①容器の外面の色に対して鮮明な色(黒色と赤色は不可)

②字体は角ゴシック、丸ゴシックまたはレイ書体が標準

③文字一つの大きさは、な容積が20リットル以上150リットル以下の容器にあっては3センチメートル平方以上が標準

とされており、こちらは上記(D)の表示を行う際の規定です。



最後に液石則第41条ですが、これは販売業者等に対して技術上の基準が定めてあるものです。

ご質問の基本通達・液石則第41条関係(2)ですが、これは液石則第41条第3号の充塡容器等の引き渡しの条件として「所定の期間を6月以上経過していないもの」かつ「その旨を明記したもの」とされています。
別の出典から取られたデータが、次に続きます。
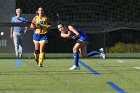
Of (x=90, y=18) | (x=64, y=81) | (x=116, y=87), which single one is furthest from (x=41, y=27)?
(x=90, y=18)

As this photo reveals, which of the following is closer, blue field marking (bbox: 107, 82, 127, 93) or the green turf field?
blue field marking (bbox: 107, 82, 127, 93)

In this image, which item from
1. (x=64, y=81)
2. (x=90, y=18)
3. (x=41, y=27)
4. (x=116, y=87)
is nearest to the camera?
(x=116, y=87)

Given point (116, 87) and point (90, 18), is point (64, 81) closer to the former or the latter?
point (116, 87)

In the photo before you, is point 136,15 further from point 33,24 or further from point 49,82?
point 49,82

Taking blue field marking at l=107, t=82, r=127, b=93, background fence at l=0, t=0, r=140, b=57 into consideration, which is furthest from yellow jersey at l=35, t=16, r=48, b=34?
background fence at l=0, t=0, r=140, b=57

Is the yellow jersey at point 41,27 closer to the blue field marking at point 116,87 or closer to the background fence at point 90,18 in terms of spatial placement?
the blue field marking at point 116,87

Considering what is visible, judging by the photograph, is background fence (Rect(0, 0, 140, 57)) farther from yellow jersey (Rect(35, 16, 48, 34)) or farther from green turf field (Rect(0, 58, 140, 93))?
green turf field (Rect(0, 58, 140, 93))

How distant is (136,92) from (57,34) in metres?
13.9

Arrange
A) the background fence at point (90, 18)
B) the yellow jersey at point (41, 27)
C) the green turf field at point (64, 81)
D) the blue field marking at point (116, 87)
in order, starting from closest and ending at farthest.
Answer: the blue field marking at point (116, 87), the green turf field at point (64, 81), the yellow jersey at point (41, 27), the background fence at point (90, 18)

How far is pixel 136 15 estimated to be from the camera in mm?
27172

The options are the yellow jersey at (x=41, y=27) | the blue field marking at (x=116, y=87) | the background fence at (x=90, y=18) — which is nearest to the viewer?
the blue field marking at (x=116, y=87)

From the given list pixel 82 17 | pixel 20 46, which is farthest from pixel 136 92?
pixel 82 17

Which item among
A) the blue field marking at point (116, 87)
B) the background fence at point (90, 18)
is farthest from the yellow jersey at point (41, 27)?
the background fence at point (90, 18)

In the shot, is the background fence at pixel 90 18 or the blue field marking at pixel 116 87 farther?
the background fence at pixel 90 18
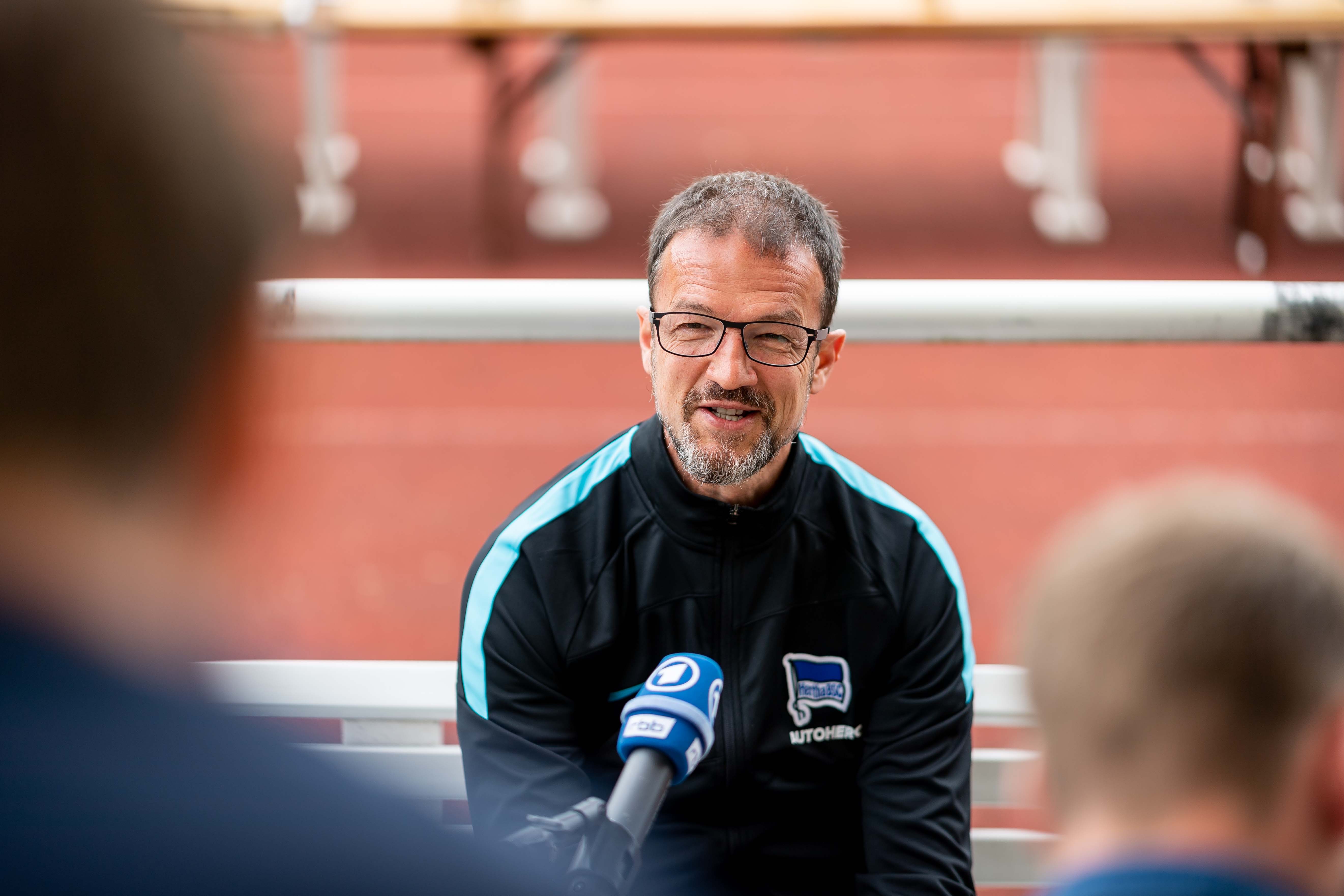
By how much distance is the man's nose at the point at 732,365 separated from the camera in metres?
2.07

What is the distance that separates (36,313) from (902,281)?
1.69 meters

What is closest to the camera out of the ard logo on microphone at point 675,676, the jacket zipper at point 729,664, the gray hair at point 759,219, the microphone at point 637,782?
the microphone at point 637,782

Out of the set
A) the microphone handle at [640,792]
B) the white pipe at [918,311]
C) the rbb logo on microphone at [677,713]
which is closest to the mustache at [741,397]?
the white pipe at [918,311]

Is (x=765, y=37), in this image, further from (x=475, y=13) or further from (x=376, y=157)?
(x=376, y=157)

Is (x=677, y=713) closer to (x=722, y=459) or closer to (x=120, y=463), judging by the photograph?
(x=722, y=459)

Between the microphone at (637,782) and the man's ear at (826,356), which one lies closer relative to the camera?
the microphone at (637,782)

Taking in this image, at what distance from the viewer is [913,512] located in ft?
7.11

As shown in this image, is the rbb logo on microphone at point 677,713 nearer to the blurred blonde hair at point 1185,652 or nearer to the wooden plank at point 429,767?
the blurred blonde hair at point 1185,652

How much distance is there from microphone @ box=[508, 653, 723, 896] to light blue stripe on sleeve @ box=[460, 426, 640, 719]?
0.48 m

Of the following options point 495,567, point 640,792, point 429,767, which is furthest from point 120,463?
point 429,767

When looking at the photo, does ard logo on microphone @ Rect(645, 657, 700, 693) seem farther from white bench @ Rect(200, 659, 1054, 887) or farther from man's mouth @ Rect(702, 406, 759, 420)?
white bench @ Rect(200, 659, 1054, 887)

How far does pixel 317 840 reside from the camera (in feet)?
2.78

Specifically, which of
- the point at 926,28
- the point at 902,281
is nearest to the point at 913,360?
the point at 926,28

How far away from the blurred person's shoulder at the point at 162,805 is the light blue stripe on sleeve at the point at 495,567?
1129 mm
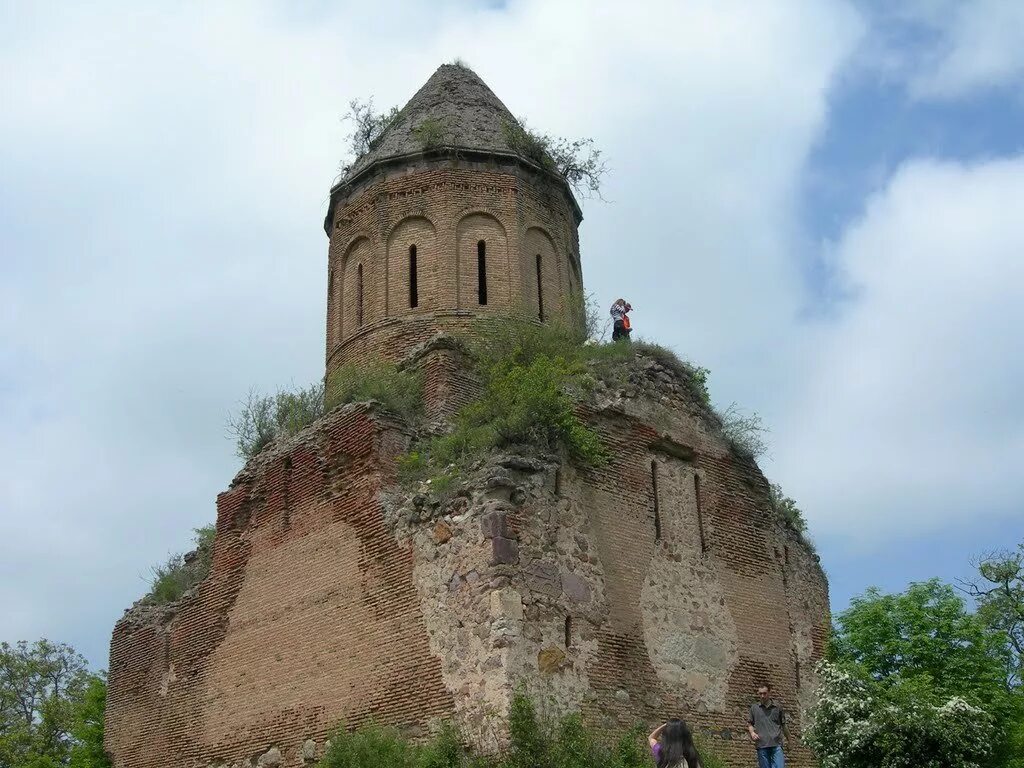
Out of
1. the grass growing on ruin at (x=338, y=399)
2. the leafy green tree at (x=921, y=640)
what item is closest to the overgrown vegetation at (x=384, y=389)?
the grass growing on ruin at (x=338, y=399)

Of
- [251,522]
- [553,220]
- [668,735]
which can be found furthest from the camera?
[553,220]

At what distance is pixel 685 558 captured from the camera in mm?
12547

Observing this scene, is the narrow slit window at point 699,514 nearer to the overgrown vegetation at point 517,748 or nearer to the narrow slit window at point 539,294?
the overgrown vegetation at point 517,748

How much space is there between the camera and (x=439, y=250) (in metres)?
15.2

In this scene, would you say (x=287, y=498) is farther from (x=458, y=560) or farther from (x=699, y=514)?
(x=699, y=514)

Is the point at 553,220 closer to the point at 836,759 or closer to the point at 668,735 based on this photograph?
the point at 836,759

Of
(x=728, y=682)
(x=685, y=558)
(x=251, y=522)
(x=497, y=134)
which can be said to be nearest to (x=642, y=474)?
(x=685, y=558)

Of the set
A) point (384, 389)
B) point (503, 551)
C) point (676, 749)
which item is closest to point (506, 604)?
point (503, 551)

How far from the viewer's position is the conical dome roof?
1608 centimetres

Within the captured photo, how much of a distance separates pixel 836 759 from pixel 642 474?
146 inches

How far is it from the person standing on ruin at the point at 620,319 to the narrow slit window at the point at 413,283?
2.72m

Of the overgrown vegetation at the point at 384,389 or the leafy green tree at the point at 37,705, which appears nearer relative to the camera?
the overgrown vegetation at the point at 384,389

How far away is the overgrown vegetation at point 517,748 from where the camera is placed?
30.9 feet

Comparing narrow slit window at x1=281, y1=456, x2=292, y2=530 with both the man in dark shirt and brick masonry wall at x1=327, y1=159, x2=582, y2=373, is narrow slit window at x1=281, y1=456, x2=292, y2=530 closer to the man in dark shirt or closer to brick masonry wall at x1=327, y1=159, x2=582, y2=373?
brick masonry wall at x1=327, y1=159, x2=582, y2=373
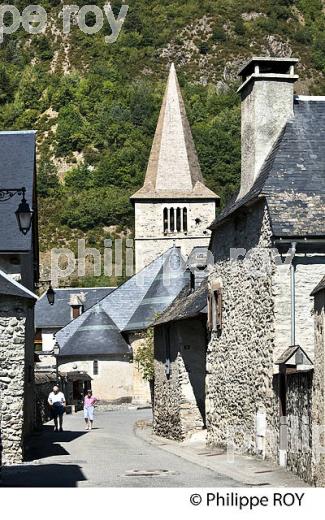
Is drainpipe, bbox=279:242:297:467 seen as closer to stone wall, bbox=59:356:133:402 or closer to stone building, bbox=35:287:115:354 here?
stone wall, bbox=59:356:133:402

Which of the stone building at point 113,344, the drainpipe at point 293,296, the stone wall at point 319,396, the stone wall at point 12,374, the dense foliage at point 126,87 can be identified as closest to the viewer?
the stone wall at point 319,396

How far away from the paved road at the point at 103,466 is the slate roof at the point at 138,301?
22.6m

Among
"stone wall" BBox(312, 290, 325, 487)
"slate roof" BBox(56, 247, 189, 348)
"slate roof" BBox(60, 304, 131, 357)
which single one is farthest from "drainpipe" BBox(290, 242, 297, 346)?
"slate roof" BBox(60, 304, 131, 357)

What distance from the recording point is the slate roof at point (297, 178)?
17.9 m

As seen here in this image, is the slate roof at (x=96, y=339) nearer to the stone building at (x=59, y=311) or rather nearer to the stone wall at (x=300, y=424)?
the stone building at (x=59, y=311)

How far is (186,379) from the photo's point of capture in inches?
1027

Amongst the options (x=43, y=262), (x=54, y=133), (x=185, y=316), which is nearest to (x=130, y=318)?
(x=185, y=316)

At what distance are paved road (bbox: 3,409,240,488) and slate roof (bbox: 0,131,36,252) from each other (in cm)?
447

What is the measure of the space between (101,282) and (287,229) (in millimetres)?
72328

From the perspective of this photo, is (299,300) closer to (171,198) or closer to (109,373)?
(109,373)

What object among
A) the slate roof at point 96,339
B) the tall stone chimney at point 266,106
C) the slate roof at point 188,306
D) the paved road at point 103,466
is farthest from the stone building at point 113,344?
the tall stone chimney at point 266,106

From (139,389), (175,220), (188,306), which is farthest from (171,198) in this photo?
(188,306)

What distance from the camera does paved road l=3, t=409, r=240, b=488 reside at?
15.0 m

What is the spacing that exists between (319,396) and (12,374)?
7033 millimetres
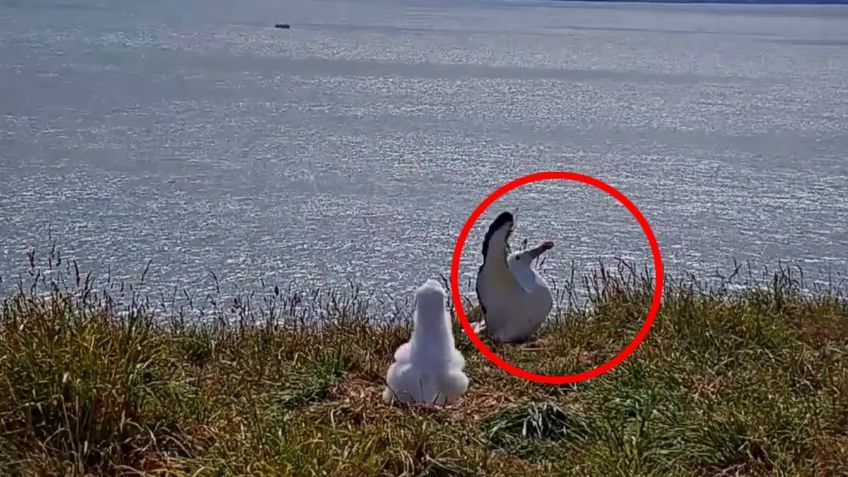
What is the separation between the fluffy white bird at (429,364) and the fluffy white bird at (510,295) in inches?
47.5

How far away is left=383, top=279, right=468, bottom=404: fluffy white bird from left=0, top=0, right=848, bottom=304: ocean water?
12.9 feet

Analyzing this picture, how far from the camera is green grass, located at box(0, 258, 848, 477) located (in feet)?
11.6

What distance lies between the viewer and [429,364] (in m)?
4.40

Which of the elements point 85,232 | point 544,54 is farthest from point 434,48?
point 85,232

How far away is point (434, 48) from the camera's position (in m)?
31.8

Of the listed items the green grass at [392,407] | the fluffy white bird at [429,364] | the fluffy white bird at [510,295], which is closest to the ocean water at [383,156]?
the fluffy white bird at [510,295]

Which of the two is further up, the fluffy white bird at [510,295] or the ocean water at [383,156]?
the fluffy white bird at [510,295]

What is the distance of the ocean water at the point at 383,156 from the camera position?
31.4 feet

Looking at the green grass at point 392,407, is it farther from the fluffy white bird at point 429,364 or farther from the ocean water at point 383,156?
the ocean water at point 383,156

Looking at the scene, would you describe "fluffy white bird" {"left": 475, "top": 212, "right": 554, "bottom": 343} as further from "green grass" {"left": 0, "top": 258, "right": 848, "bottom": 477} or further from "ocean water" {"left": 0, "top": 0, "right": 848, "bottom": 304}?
"ocean water" {"left": 0, "top": 0, "right": 848, "bottom": 304}

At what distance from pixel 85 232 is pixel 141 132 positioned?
5264 mm

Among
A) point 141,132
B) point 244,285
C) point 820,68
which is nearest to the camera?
point 244,285

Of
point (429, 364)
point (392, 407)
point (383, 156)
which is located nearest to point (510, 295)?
point (429, 364)

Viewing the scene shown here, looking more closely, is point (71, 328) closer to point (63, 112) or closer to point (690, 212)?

つまりここでいう「その旨」というのは「期間を6月以上経過していないもの」であることを指しています。



これについて「期間を6月以上経過していないもの」は、明示すべき事項として、その基本通達に

(Ⅰ)明示すべき事項「充てん期限○-□」(○は年、□は月を示す)

(Ⅱ)上記(Ⅰ)の文字(数字を含む。)の色は赤

(Ⅲ)上記(Ⅰ)の文字の一つの大きさは縦横3cm以上を標準

などが規定されています。



以上から、その文字の大きさとしては、容器則、液石則にそれぞれ対象が定めてあり、それぞれに従って表示をするものです。



どちらが正しいとかいうものではありません。